WEBINAR – Tighter natural diamond supply seen aiding lab-grown salesWatch Webinar

By David Brough

Tightening natural diamond supplies will boost the opportunity for online and brick-and-mortar sales of laboratory-grown diamond jewellery, a senior lab executive said.

Chirag Soni, director of Solitaire Gem Labs (SGL), a diamond certification group with labs in India, the Gulf Middle East, New York and London, said the projected closure of the Argyle mine in Australia would contribute to reduced natural diamond output in the next few years.

“Favourable supply/demand fundamentals will drive the market into a deficit,” Soni said in a Jewellery Outlook webinar on April 10 streamed to hundreds of trade professionals around the world.

“What will fill that gap? Lab-grown diamonds.”

Millennial consumers will be in the driving seat of the upsurge in demand for lab-grown diamond jewellery, Soni said.

U.S. retail jewellers have increasingly stocked lab-grown diamond jewellery. However, it is currently much harder to find in other geographical markets.

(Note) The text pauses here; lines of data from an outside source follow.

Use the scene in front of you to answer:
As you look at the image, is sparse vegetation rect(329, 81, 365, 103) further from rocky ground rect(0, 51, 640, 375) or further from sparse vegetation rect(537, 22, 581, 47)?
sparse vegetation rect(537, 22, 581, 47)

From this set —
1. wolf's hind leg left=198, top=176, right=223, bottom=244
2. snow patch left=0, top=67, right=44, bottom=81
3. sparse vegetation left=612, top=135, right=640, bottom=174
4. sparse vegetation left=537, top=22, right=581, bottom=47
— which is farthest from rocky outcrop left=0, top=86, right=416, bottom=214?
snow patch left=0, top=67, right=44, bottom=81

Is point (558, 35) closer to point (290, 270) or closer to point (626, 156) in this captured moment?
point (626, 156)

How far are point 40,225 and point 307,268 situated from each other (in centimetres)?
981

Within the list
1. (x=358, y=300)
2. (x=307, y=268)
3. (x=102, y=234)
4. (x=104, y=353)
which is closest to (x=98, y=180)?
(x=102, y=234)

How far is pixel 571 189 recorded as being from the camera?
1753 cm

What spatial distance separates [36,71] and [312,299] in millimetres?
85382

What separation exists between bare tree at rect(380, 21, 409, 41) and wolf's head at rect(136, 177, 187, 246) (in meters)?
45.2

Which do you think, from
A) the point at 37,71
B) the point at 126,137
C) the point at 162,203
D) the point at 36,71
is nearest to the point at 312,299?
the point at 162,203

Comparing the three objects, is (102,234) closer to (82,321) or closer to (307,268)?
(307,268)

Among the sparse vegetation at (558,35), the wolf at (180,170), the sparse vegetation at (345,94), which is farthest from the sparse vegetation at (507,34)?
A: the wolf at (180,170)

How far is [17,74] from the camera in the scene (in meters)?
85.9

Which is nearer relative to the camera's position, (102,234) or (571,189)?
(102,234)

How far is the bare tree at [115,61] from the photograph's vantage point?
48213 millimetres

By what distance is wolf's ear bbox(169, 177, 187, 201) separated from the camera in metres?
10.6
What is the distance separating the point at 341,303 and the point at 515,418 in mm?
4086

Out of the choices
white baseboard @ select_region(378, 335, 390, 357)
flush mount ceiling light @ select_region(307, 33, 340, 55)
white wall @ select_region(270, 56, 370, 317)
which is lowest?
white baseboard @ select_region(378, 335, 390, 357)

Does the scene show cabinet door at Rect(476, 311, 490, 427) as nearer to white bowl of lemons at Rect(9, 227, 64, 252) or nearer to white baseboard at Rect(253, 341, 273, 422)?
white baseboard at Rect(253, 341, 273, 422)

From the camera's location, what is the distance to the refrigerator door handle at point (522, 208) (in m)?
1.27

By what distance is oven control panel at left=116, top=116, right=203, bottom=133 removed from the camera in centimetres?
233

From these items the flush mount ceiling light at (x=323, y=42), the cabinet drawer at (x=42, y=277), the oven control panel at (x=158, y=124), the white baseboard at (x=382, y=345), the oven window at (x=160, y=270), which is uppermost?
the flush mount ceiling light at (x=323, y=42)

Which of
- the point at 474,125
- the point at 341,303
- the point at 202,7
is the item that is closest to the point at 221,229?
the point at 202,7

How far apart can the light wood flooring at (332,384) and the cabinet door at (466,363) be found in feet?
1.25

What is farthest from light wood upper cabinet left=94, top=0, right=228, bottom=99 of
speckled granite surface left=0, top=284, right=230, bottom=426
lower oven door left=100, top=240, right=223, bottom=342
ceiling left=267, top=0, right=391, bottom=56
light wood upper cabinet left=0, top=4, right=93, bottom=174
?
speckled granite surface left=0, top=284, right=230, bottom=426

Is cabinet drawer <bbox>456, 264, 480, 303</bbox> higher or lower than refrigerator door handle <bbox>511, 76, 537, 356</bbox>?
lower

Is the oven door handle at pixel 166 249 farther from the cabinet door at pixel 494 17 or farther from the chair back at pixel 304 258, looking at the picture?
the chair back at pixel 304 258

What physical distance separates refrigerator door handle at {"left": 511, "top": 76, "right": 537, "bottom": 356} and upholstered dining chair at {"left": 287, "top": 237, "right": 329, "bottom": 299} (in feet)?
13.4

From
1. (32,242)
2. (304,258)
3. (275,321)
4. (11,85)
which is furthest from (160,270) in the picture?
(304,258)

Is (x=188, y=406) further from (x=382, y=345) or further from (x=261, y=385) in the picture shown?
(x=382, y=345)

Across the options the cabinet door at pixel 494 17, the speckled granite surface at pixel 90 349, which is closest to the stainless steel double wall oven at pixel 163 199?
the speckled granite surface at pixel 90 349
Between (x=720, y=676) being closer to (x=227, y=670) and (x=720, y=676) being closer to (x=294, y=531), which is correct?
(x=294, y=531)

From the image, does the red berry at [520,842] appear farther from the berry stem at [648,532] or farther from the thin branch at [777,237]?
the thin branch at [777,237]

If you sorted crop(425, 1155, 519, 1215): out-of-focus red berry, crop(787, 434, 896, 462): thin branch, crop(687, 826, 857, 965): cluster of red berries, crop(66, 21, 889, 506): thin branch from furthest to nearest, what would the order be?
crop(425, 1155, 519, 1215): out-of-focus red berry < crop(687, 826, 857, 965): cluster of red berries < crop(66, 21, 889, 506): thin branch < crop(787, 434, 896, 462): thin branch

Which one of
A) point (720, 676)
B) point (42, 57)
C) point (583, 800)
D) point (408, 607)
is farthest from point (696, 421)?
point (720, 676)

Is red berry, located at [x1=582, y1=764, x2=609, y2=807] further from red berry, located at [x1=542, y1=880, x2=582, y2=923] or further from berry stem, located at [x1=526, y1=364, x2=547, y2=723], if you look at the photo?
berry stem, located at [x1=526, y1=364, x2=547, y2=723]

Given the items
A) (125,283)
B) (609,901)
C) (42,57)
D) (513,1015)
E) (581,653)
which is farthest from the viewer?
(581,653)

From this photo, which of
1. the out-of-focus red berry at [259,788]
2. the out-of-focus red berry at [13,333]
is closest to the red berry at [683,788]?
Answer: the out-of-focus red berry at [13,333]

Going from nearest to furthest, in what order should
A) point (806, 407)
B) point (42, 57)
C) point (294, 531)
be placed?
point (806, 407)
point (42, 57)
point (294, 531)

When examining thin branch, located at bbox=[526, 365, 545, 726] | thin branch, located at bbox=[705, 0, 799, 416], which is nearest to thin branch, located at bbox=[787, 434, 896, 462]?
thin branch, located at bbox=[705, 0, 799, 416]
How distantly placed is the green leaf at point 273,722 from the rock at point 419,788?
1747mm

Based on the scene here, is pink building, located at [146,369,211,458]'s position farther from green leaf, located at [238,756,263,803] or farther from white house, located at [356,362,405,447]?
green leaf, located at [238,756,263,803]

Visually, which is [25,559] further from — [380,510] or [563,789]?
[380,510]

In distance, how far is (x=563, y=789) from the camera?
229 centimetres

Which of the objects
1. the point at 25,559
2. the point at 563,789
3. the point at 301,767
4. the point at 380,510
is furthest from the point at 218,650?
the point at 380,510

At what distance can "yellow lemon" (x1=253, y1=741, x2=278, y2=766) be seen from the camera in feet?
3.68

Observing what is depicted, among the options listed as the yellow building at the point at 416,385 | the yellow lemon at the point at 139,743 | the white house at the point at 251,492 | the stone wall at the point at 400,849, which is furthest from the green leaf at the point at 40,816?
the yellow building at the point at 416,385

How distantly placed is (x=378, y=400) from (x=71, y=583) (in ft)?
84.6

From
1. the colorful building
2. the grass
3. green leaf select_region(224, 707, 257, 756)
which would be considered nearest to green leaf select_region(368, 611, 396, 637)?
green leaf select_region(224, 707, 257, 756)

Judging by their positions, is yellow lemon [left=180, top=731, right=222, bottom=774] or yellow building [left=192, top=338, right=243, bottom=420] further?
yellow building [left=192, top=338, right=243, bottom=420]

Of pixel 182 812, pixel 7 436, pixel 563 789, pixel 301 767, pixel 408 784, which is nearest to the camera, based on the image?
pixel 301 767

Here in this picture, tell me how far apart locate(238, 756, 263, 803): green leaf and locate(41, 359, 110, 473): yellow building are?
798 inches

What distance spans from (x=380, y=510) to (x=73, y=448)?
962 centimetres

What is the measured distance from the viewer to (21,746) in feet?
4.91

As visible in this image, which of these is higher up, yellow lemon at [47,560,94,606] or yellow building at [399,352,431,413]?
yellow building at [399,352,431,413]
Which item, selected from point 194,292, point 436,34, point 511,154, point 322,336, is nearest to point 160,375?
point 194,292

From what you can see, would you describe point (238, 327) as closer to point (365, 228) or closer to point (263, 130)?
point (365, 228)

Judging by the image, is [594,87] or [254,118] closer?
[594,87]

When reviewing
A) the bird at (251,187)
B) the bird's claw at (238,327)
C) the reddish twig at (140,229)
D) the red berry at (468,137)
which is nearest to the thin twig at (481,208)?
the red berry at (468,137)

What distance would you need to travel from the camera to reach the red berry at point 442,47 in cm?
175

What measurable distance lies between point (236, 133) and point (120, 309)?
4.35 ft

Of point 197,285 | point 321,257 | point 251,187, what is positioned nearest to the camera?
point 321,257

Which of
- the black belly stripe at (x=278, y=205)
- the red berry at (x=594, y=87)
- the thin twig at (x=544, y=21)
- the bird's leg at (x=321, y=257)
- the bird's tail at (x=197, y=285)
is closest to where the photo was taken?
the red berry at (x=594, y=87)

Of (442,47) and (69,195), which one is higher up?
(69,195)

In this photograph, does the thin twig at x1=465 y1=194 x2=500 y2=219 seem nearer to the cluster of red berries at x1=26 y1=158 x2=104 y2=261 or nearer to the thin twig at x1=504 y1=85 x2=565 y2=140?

To see the recorded webinar, click here:

Watch Webinar

Soni said Rapaport’s decision in March, in the midst of the coronavirus emergency, to lower the price of polished diamonds was a reflection that diamonds are subject to market pressures like any other commodity.

He said he believed the market for diamond jewellery would initially bounce back more quickly after the lockdown ends than it did after the 2008 financial crisis, as governments have aided small businesses and individuals during this period rather than just financial institutions.

However, he acknowledged fears that a global economic recession may limit the recovery.

Screening to detect undisclosed lab-grown diamonds in melee and jewellery, had become a necessary discipline widely adhered to by the industry around the world in order to protect consumers and suppliers, Soni said.